Reproduce the records below, substituting "stone curb" for each occurrence of "concrete curb" and leaving everything else untouched.
______________________________
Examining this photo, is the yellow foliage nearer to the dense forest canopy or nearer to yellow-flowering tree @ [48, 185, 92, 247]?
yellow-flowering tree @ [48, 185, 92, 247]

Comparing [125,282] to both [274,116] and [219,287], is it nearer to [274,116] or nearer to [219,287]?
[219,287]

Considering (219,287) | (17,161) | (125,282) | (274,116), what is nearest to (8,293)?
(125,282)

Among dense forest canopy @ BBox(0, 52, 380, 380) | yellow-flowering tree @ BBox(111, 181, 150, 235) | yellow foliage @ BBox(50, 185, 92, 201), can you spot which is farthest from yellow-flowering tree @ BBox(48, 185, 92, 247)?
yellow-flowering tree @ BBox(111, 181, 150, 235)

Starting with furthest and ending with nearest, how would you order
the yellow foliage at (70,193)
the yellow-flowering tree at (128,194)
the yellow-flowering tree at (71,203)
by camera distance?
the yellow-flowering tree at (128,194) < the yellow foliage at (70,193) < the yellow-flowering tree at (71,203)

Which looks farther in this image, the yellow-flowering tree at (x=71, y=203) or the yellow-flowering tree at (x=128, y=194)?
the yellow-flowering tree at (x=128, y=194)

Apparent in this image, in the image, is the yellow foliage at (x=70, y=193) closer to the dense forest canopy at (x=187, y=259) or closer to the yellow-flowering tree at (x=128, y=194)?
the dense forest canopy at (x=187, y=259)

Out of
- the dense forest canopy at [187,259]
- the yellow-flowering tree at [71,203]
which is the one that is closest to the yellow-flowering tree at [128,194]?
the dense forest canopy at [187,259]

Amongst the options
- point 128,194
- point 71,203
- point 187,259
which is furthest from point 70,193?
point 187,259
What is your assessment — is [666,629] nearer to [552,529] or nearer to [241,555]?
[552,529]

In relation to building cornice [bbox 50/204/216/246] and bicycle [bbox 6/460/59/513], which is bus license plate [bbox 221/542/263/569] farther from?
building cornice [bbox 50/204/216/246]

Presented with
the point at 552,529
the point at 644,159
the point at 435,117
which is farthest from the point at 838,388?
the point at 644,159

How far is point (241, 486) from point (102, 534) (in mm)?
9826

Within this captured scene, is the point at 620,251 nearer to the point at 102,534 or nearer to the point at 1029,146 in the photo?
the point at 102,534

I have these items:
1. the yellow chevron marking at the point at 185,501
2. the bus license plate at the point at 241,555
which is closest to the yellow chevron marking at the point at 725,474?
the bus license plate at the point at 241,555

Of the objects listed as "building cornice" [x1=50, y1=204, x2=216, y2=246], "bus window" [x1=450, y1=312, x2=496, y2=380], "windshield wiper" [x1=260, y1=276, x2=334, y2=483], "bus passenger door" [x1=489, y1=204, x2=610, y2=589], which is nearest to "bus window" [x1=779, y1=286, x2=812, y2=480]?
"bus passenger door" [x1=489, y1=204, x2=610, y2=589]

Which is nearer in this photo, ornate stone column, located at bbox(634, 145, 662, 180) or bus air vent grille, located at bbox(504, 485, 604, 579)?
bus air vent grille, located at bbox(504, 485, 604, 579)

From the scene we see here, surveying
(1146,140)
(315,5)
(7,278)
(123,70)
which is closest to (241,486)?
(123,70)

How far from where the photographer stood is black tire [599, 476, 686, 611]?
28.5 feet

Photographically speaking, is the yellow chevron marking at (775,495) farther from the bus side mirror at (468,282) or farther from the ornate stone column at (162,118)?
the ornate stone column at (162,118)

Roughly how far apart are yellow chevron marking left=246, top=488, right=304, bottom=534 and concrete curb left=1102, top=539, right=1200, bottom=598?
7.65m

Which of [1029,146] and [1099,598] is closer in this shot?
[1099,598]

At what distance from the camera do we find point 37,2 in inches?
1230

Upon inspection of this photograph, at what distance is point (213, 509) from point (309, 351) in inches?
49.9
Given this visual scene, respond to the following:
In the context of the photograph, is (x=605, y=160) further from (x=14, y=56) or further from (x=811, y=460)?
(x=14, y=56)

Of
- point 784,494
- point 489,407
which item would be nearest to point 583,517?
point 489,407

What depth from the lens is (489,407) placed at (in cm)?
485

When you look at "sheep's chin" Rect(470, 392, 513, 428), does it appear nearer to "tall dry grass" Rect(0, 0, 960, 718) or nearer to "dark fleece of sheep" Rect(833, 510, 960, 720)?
______________________________
• [Response to the task]:
Examining this photo, is the yellow foliage nearer to the dense forest canopy or nearer to yellow-flowering tree @ [48, 185, 92, 247]?
yellow-flowering tree @ [48, 185, 92, 247]

Comparing [125,282] to both [274,116] and [219,287], is it nearer to [274,116] or nearer to [219,287]?
[219,287]

Considering (219,287) | (17,161) | (125,282) | (274,116), what is nearest to (8,293)?
(125,282)

Among dense forest canopy @ BBox(0, 52, 380, 380) | yellow-flowering tree @ BBox(111, 181, 150, 235) | yellow foliage @ BBox(50, 185, 92, 201), can you spot which is farthest from yellow-flowering tree @ BBox(48, 185, 92, 247)?
yellow-flowering tree @ BBox(111, 181, 150, 235)

Starting with furthest and ending with nearest, how would you order
the yellow foliage at (70,193)
the yellow-flowering tree at (128,194)
the yellow-flowering tree at (71,203)
by camera distance?
the yellow-flowering tree at (128,194) < the yellow foliage at (70,193) < the yellow-flowering tree at (71,203)

Which looks farther in this image, the yellow-flowering tree at (x=71, y=203) or the yellow-flowering tree at (x=128, y=194)?
the yellow-flowering tree at (x=128, y=194)

Apparent in this image, in the image, is the yellow foliage at (x=70, y=193) closer to the dense forest canopy at (x=187, y=259) or closer to the yellow-flowering tree at (x=128, y=194)?
the dense forest canopy at (x=187, y=259)

Out of
- the dense forest canopy at [187,259]
- the yellow-flowering tree at [71,203]
which is the one that is closest to the yellow-flowering tree at [128,194]?
the dense forest canopy at [187,259]

Amongst the options
- point 128,194
- point 71,203
- point 187,259
which is furthest from point 70,193?
point 187,259
What is your assessment — is [666,629] nearer to [552,529] or nearer to [241,555]?
[552,529]

In relation to building cornice [bbox 50/204/216/246] and bicycle [bbox 6/460/59/513], which is bus license plate [bbox 221/542/263/569] farther from?
building cornice [bbox 50/204/216/246]

Presented with
the point at 552,529
the point at 644,159
the point at 435,117
which is farthest from the point at 838,388?
the point at 644,159

How far is point (241, 486) from point (102, 534) (in mm)?
9826

Within this captured scene, is the point at 620,251 nearer to the point at 102,534 or nearer to the point at 1029,146 in the photo?
the point at 102,534

I have these items:
1. the yellow chevron marking at the point at 185,501
2. the bus license plate at the point at 241,555
which is closest to the yellow chevron marking at the point at 725,474?
the bus license plate at the point at 241,555

Of the objects listed as "building cornice" [x1=50, y1=204, x2=216, y2=246], "bus window" [x1=450, y1=312, x2=496, y2=380], "windshield wiper" [x1=260, y1=276, x2=334, y2=483], "bus passenger door" [x1=489, y1=204, x2=610, y2=589], which is nearest to "bus window" [x1=779, y1=286, x2=812, y2=480]?
"bus passenger door" [x1=489, y1=204, x2=610, y2=589]

Which is nearer in this photo, ornate stone column, located at bbox(634, 145, 662, 180) or bus air vent grille, located at bbox(504, 485, 604, 579)?
bus air vent grille, located at bbox(504, 485, 604, 579)

From the scene we see here, surveying
(1146,140)
(315,5)
(7,278)
(123,70)
which is closest to (241,486)?
(123,70)

How far from where the photographer stood is black tire [599, 476, 686, 611]?
28.5 feet

Photographically speaking, is the yellow chevron marking at (775,495) farther from the bus side mirror at (468,282) or farther from the ornate stone column at (162,118)?
the ornate stone column at (162,118)

Roughly how far apart are yellow chevron marking left=246, top=488, right=304, bottom=534 and stone curb left=1102, top=539, right=1200, bottom=598?
7.65m

Which of [1029,146] and [1099,598] is closer in this shot?
[1099,598]

At what distance from the camera do we find point 37,2 in inches?
1230

Upon inspection of this photograph, at what distance is point (213, 509) from point (309, 351) in inches?
49.9
Given this visual scene, respond to the following:
In the context of the photograph, is (x=605, y=160) further from (x=14, y=56) or further from (x=811, y=460)?
(x=14, y=56)

Of
- point 784,494
- point 489,407
which item would be nearest to point 583,517?
point 489,407

What depth from the lens is (489,407) placed at (in cm)?
485

When you look at "sheep's chin" Rect(470, 392, 513, 428), does it appear nearer to "tall dry grass" Rect(0, 0, 960, 718) or nearer to "dark fleece of sheep" Rect(833, 510, 960, 720)?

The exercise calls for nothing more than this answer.